*Try it*
Reproduce the listing below word for word, with no pictures.

*Dataset section*
━━━━━━━━━━━━━━━━
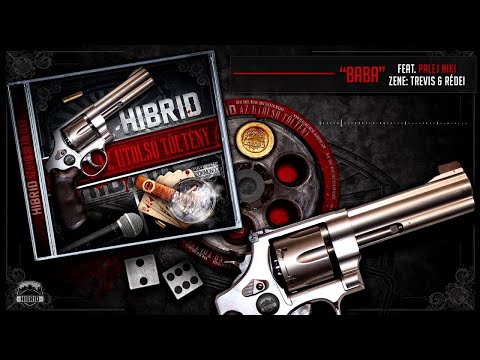 HIBRID x PALEJ NIKI - 10 - BABA (Az Utolsó Töltény)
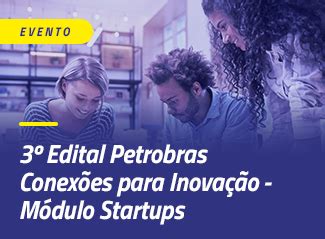 O Edital Petrobras Conex Es Para A Inova O M Dulo Startup Parque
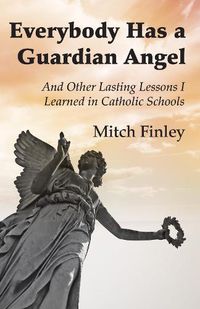 Cover image for Everybody Has a Guardian Angel: And Other Lasting Lessons I Learned in Catholic Schools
━━━━━━━━━━━━━━━━
*Answer for the task*
 HIBRID x PALEJ NIKI - 10 - BABA (Az Utolsó Töltény)
 O Edital Petrobras Conex Es Para A Inova O M Dulo Startup Parque
 Cover image for Everybody Has a Guardian Angel: And Other Lasting Lessons I Learned in Catholic Schools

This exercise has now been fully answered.